Among patients who received selinexor in the BOSTON trial, the median duration of treatment was 29 weeks (range = 1–120 weeks), and the median dose was 80 mg.
The most common adverse events of any grade occurring in at least 20% of the selinexor group with a at least a 5% difference in incidence vs the Vd group were fatigue (59% vs 21%), nausea (50% vs 10%), decreased appetite (35% vs 5%), diarrhea (32% vs 25%), peripheral neuropathy (32% vs 47%), upper respiratory tract infection (29% vs 22%), weight decrease (26% vs 12%), cataracts (22% vs 6%), and vomiting (21% vs 4%). The most common grade 3 or 4 adverse events included fatigue (28% vs 5%), cataracts (9% vs 1.5%), nausea (8% vs 0%), and diarrhea (6% vs < 1%). The most common grade 3 or 4 laboratory abnormalities were decreased platelets (43% vs 19%), decreased lymphocytes (38% vs 27%), decreased hemoglobin (17% vs 12%), and decreased neutrophils (12% vs 7%).
Serious adverse events occurred in 52% of patients in the selinexor group, the most common being pneumonia (14%) and sepsis, diarrhea, and vomiting (4% each). Grade ≥ 2 peripheral neuropathy, a prespecified secondary endpoint of the trial, occurred in 21% vs 34% of patients (odds ratio = 0.50, 95% CI = 0.32–0.79). Adverse events led to selinexor dosage interruption in 83% of patients, the most common causes being thrombocytopenia (33%), fatigue (13%), asthenia (12%), pneumonia (11%), and upper respiratory tract infection (10%). Dose reduction was required due to adverse events in 64% of patients, the most common causes being thrombocytopenia (31%); decreased appetite (8%); and nausea, fatigue, and decreased weight (7% each). Selinexor was permanently discontinued due to adverse events in 19% of patients, the most common causes being fatigue (3.6%) and nausea (3.1%).

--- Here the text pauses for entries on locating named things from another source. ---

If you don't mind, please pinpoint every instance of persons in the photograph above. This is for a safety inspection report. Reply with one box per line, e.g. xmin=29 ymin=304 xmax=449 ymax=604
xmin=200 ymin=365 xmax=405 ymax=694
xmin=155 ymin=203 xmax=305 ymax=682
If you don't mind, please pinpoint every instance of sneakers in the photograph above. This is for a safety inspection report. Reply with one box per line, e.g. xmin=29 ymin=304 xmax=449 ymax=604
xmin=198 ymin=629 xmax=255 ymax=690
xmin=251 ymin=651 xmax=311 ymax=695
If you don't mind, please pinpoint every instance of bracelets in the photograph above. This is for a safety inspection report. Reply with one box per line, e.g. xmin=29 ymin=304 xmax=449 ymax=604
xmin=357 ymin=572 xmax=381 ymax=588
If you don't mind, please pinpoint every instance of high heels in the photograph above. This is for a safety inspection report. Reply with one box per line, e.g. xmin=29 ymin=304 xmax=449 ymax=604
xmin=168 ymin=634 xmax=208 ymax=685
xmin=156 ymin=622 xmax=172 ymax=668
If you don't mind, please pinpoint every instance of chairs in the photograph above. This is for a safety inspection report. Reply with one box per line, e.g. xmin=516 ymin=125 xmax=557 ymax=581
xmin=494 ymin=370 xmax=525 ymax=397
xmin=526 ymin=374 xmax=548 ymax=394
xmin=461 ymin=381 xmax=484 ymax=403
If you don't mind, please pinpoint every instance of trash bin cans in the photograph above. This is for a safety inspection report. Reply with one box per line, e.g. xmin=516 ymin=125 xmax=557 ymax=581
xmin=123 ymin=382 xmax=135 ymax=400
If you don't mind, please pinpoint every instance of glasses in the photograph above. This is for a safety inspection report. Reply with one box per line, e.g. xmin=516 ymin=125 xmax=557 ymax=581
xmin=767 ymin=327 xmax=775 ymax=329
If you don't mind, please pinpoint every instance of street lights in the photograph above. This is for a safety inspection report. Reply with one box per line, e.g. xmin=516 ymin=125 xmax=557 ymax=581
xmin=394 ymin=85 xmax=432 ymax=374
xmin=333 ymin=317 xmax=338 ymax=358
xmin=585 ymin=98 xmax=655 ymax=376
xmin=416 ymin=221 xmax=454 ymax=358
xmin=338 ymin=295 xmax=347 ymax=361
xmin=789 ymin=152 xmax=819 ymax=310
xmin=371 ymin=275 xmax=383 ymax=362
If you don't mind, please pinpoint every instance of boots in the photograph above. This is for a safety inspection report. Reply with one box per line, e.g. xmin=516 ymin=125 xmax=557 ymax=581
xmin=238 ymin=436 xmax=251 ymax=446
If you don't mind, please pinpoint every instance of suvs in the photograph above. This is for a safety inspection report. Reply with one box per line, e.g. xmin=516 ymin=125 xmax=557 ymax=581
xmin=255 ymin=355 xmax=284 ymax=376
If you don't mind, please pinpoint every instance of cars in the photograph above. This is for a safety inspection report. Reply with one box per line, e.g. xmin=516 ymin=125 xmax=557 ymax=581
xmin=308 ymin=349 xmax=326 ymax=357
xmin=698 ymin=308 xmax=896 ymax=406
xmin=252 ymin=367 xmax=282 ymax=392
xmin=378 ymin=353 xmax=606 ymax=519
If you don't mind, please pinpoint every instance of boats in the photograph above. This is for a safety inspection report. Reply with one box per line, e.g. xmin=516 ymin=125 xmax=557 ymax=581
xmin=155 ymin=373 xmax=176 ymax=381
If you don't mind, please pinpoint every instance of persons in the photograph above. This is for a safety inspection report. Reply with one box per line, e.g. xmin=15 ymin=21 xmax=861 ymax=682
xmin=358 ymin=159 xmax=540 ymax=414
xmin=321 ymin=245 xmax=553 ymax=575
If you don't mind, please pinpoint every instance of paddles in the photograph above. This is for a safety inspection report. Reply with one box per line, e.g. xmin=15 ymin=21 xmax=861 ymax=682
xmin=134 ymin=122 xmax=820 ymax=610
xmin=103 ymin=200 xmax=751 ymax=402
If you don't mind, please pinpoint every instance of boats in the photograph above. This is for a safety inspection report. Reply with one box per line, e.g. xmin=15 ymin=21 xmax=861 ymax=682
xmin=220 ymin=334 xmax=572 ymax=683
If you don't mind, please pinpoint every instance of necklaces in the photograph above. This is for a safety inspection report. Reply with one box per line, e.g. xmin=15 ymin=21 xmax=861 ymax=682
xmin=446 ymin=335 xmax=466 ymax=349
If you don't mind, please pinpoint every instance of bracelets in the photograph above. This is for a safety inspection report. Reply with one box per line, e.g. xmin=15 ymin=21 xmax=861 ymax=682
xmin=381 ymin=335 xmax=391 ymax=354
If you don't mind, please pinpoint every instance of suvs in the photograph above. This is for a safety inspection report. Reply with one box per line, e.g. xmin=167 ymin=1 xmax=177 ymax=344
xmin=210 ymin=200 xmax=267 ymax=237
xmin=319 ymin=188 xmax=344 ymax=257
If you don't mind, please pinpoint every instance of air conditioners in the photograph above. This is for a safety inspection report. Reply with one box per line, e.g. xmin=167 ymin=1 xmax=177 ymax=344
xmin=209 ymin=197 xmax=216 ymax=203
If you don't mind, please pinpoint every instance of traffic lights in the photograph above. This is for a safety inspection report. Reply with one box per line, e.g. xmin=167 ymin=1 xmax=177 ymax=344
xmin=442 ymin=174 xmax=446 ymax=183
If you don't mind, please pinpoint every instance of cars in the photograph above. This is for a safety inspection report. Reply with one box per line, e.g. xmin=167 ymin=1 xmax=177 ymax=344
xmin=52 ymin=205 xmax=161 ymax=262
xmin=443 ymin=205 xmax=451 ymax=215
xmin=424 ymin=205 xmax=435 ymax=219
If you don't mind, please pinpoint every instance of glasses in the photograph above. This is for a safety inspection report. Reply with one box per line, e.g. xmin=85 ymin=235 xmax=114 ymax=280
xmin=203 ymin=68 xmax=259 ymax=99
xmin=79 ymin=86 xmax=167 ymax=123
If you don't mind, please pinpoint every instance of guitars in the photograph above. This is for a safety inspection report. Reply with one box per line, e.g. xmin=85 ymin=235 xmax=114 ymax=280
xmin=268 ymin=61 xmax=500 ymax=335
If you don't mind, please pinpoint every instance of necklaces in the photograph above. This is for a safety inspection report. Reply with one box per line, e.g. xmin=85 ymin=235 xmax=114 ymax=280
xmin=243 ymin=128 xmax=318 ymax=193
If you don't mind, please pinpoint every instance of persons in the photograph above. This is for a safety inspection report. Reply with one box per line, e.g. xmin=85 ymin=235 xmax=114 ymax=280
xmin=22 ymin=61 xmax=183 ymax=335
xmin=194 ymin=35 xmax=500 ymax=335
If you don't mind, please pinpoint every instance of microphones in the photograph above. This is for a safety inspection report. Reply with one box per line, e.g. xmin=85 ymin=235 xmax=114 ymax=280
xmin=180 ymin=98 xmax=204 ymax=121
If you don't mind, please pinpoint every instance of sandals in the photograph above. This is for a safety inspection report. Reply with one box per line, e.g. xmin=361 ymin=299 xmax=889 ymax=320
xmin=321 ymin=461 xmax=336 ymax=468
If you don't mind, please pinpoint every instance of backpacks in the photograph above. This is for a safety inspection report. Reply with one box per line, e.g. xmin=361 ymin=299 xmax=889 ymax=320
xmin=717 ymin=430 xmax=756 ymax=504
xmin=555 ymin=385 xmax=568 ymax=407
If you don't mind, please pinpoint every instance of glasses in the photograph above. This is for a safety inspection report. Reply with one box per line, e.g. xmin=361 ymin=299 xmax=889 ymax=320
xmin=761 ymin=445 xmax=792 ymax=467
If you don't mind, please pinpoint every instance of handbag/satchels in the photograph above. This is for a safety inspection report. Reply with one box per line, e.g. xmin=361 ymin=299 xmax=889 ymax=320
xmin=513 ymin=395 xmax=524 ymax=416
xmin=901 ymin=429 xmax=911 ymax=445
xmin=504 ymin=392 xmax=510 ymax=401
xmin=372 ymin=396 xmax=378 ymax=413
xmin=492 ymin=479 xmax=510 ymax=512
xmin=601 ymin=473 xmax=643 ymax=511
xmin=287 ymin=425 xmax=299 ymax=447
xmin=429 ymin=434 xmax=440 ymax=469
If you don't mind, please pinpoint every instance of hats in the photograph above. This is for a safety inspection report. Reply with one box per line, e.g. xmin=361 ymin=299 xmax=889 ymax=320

Selinexor has warnings/precautions for thrombocytopenia; neutropenia; gastrointestinal toxicity, including nausea, vomiting, diarrhea, anorexia, and weight loss; hyponatremia; serious infections; neurologic toxicity; embryofetal toxicity; and cataracts. Platelet counts, neutrophil counts, and sodium levels should be monitored throughout treatment.
Hydration status and concomitant medications should be optimized to avoid dizziness or mental status changes. Treatment of cataracts usually requires surgical removal of the cataract. Patients should be advised not to breastfeed while receiving selinexor.
1. U.S. Food and Drug Administration: FDA approves selinexor for refractory or relapsed multiple myeloma. Available at https://www.fda.gov/drugs/drug-approvals-and-databases/fda-approves-selinexor-refractory-or-relapsed-multiple-myeloma. Accessed January 7, 2021.
2. Xpovio (selinexor) tablets prescribing information, Karyopharm Therapeutics Inc, December 2020. Available at https://www.accessdata.fda.gov/drugsatfda_docs/label/2020/212306s005lbl.pdf. Accessed January 7, 2021.
3. Grosicki S, Simonova M, Spicka I, et al: Once-per-week selinexor, bortezomib, and dexamethasone versus twice-per-week bortezomib and dexamethasone in patients with multiple myeloma (BOSTON). Lancet 396:1563-1573, 2020.